BLOC DE TEXTE:
<<<<

C’est certes la fin du gouvernement Barnier, pour autant les ministres n’ont pas à faire leurs cartons immédiatement. Dans l’attente de la nomination d’un nouveau Premier ministre, Michel Barnier doit assurer essentiellement le fonctionnement régulier des services publics et la continuité de l’État. C’est ce qu’on appelle la « théorie des affaires courantes ».
Mais le Premier ministre est « débranché » politiquement, et ne peut plus entreprendre de nouvelles réformes.
Un pouvoir encadré
S’il venait à prendre des décisions à caractère politique, Michel Barnier s’exposerait à l’annulation de ses décrets par le Conseil d’État. Si la loi ne fixe pas de limite à ce qui constitue des « affaires courantes », la jurisprudence administrative est claire à ce sujet.
Il y a plus de soixante-dix ans, dans une décision du 4 avril 1952, le Conseil d’État avait par exemple annulé un décret du gouvernement Gouin — le gouvernement de la France du 26 janvier au 12 juin 1946 — pris cinq jours après sa démission officielle.
Le juge administratif avait estimé que l’acte, qui concernait l’application du droit de la presse en Algérie, ne pouvait pas constituer une « affaire courante », « en raison de son objet même, et à défaut d’urgence ». Il s’agissait pourtant uniquement de l’exécution d’une loi adoptée deux mois auparavant (l’article 43 de la loi du 11 mai 1946).
Michel Barnier devra également se tenir prêt à réagir en cas d’événement imprévisible. Dans le cadre d’un attentat terroriste ou de violences importantes, le gouvernement pourrait décréter l’état d’urgence sécuritaire, comme il l’a fait en Nouvelle-Calédonie lors des émeutes du mois de mai dernier, en vertu de la loi du 3 avril 1955.
Il pourrait alors prendre certaines mesures par décret, comme l’interdiction des manifestations et rassemblements sur la voie publique.
Après douze jours, un vote de l’Assemblée nationale serait toutefois nécessaire.
Un équilibre à trouver entre ce qui est politique et ce qui ne l’est pas
À plus long terme, dans l’hypothèse où la chambre basse ne parviendrait pas à s’accorder sur un Premier ministre qui emporterait l’adhésion d’au moins 289 députés — sans laquelle il serait rapidement renversé (de nouveau) par une motion de censure — Michel Barnier devrait trouver l’équilibre entre ce qui est politique et ce qui ne l’est pas.

>>>>

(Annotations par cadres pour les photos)

<<<<

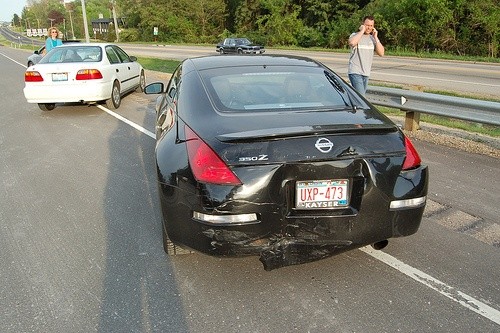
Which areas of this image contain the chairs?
[280,77,315,102]
[211,79,243,106]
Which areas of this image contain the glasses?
[52,32,57,33]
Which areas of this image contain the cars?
[216,38,265,55]
[23,42,145,112]
[143,54,429,272]
[27,40,81,68]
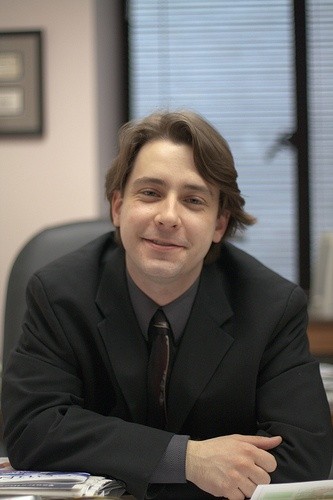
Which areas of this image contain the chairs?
[2,219,116,371]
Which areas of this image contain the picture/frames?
[0,28,43,138]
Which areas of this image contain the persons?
[2,110,333,500]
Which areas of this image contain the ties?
[147,320,169,431]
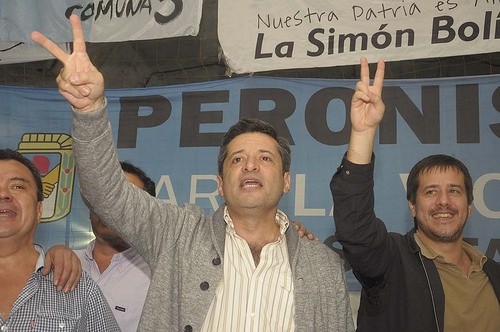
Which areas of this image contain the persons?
[73,158,320,332]
[31,14,356,332]
[42,244,82,294]
[329,56,500,332]
[0,148,122,332]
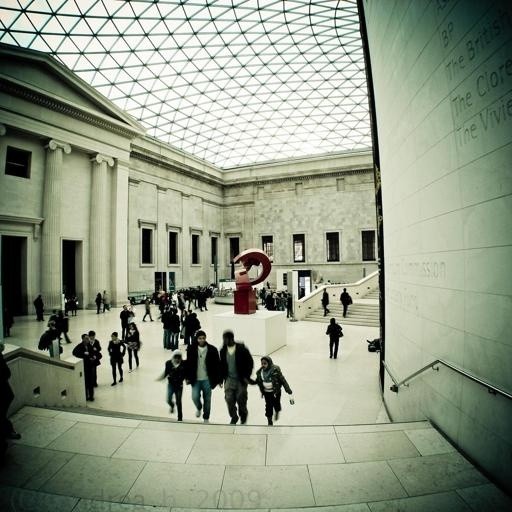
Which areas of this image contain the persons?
[33,281,353,426]
[4,306,15,337]
[0,345,21,454]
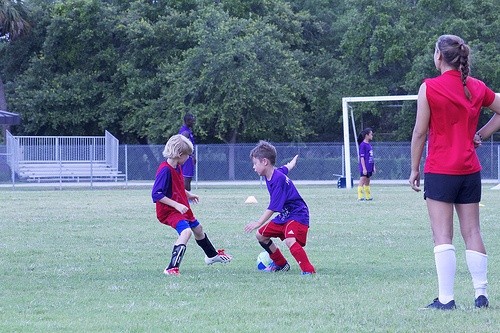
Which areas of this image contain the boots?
[357,186,364,200]
[364,185,372,200]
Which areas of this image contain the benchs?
[9,160,126,182]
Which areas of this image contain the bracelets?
[476,131,484,142]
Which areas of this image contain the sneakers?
[164,267,181,277]
[475,295,488,308]
[425,297,456,310]
[303,272,312,276]
[205,250,232,265]
[264,261,290,272]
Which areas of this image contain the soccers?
[257,252,273,271]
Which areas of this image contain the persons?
[177,114,197,202]
[151,134,232,278]
[408,34,500,311]
[357,128,376,200]
[242,141,317,278]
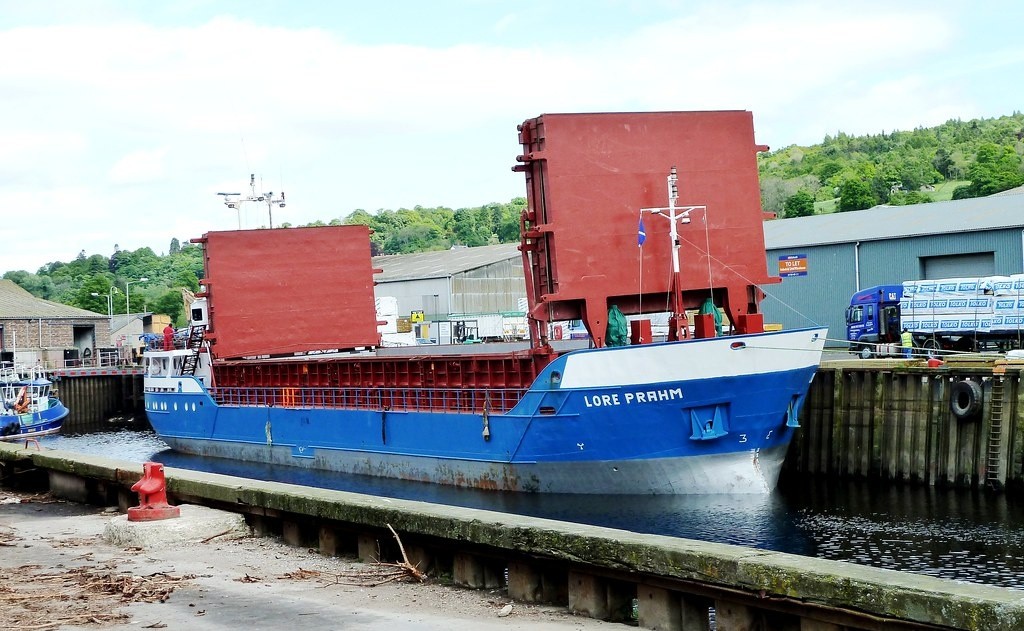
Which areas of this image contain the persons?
[928,356,944,367]
[163,323,175,351]
[900,328,914,359]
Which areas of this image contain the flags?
[637,220,646,247]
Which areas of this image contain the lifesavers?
[950,379,983,419]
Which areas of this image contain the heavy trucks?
[844,273,1024,361]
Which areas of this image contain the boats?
[138,109,830,497]
[0,365,70,442]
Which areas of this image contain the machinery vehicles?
[450,320,483,345]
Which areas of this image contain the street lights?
[91,286,119,330]
[127,278,149,352]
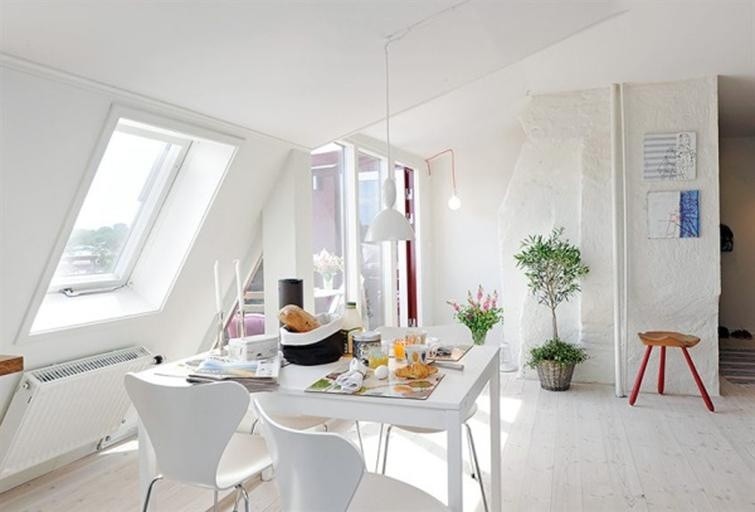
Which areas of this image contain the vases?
[323,274,333,295]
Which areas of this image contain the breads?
[281,302,319,335]
[399,362,438,379]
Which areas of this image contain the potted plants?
[512,225,591,390]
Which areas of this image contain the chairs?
[252,398,450,511]
[250,414,364,472]
[124,373,327,512]
[373,324,490,511]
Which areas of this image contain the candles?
[235,260,244,312]
[214,260,224,315]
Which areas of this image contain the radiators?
[0,343,155,479]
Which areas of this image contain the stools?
[629,331,715,411]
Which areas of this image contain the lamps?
[426,148,460,211]
[362,30,417,242]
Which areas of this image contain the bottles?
[339,302,363,358]
[352,333,382,362]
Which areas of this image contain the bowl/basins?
[425,337,440,364]
[279,311,343,366]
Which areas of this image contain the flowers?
[314,248,343,282]
[446,284,505,345]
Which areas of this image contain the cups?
[392,335,412,360]
[404,327,427,344]
[277,278,303,351]
[369,346,391,369]
[404,342,427,366]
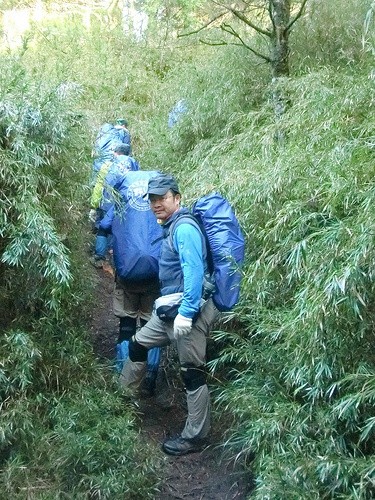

>>>>

TÂCHES À RÉALISER:
1/ Relevez, s'il vous plaît, toutes les dates comportant un jour et un mois qui figurent dans le texte sur le gouvernement Barnier.
2/ Restituez tel quel, dans les entrées, le passage allant de la ligne qui contient « Which areas of this image contain the street » jusqu'à celle qui contient « [362,30,417,242] », ces deux lignes comprises. Omettez les images.

RÉPONSES:
1/
4 avril 1952
26 janvier
12 juin 1946
11 mai 1946
3 avril 1955

2/
Which areas of this image contain the street lights?
[91,286,119,330]
[127,278,149,352]
Which areas of this image contain the vases?
[323,274,333,295]
Which areas of this image contain the breads?
[281,302,319,335]
[399,362,438,379]
Which areas of this image contain the potted plants?
[512,225,591,390]
Which areas of this image contain the chairs?
[252,398,450,511]
[250,414,364,472]
[124,373,327,512]
[373,324,490,511]
Which areas of this image contain the candles?
[235,260,244,312]
[214,260,224,315]
Which areas of this image contain the radiators?
[0,343,155,479]
Which areas of this image contain the stools?
[629,331,715,411]
Which areas of this image contain the lamps?
[426,148,460,211]
[362,30,417,242]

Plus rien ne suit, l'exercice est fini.